November Event – Bodo DataFrames: A Fast and Scalable HPC-Based Drop-In Replacement for Pandas
PyData Pittsburgh is excited to host our November event – Bodo DataFrames: A Fast and Scalable HPC-Based Drop-In Replacement for Pandas.
Join us on Tuesday, November 4th, as as Ehsan Totoni, CTO and Co-Founder of Bodo.ai, discusses how Bodo DataFrames brings high-performance computing (HPC) techniques like MPI and JIT compilation to the familiar Pandas API—allowing data scientists to scale Python workloads from millions to billions of rows without rewriting their code.

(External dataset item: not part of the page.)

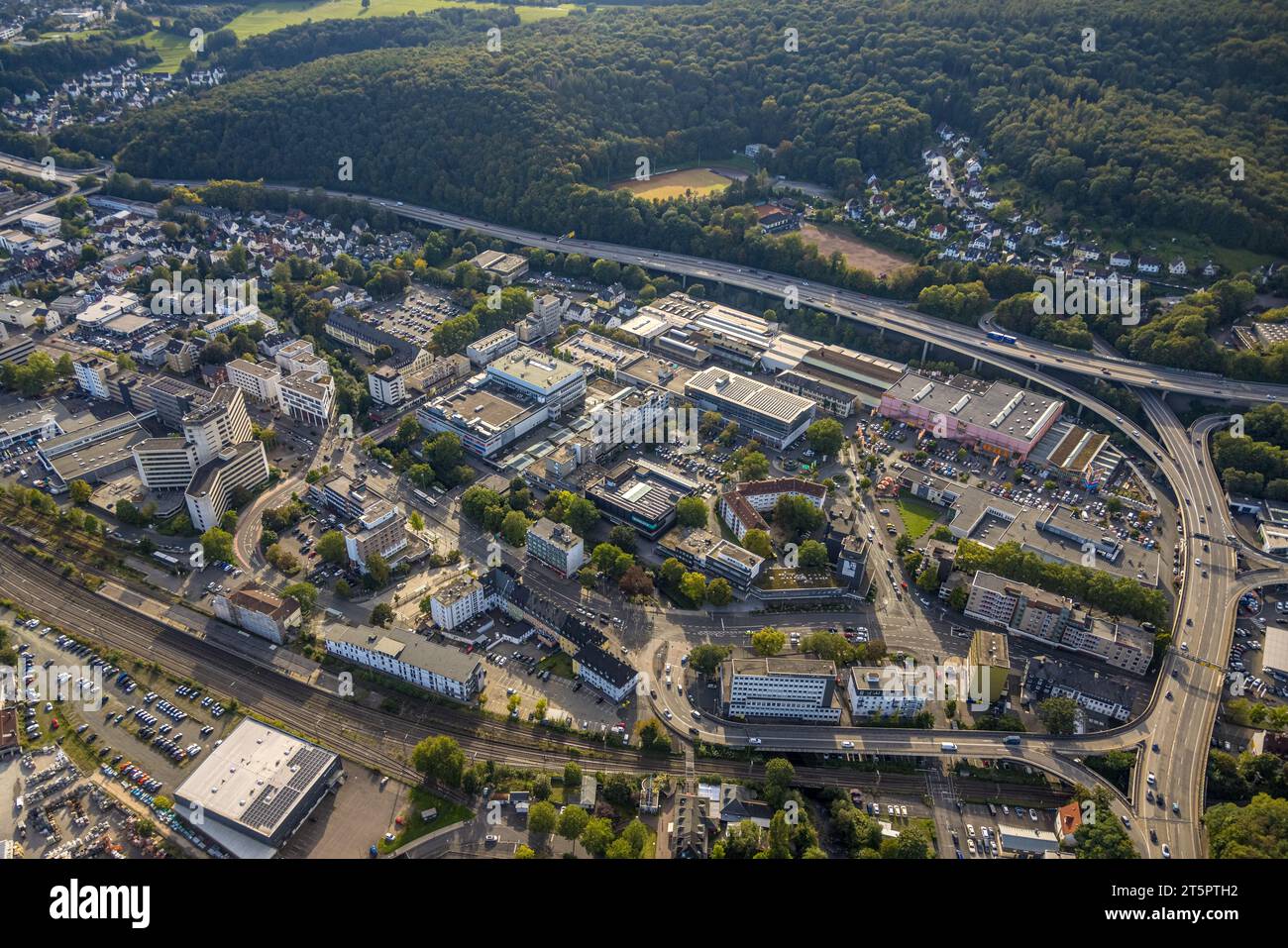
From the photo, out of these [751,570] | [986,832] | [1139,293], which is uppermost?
[1139,293]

For latest information about time/location and to register please see our meetup page:
About the talk:
Pandas is a popular library for data scientists but it struggles with large datasets; programs either become too slow or run out of memory. In this talk, we introduce Bodo DataFrames (https://github.com/bodo-ai/Bodo) as a drop-in replacement for the Pandas library that uses high performance computing (HPC) based techniques such as Message Passing Interface (MPI) and JIT compilation for acceleration and scaling. We give an overview of its architecture and explain how it avoids the problems of Pandas (while keeping user code the same), go over concrete examples, and finally discuss current limitations. This talk is for Pandas users who would like to run their code on larger data while avoiding frustrating code rewrites to other APIs. Basic knowledge of Pandas and Python is recommended.
About the Speaker:
Ehsan Totoni is an entrepreneur, computer science researcher, and software engineer working on democratization of High Performance Computing (HPC) for data engineering, data science and AI/ML. Ehsan received his PhD in computer science from the University of Illinois at Urbana-Champaign, working on various aspects of HPC and Parallel Computing. He then worked as a research scientist at Intel Labs and Carnegie Mellon University, focusing on programming systems to address the gap between programmer productivity and computing performance. Ehsan co-founded Bodo.ai in 2019 and is advancing Bodo’s mission of bringing HPC to all data applications.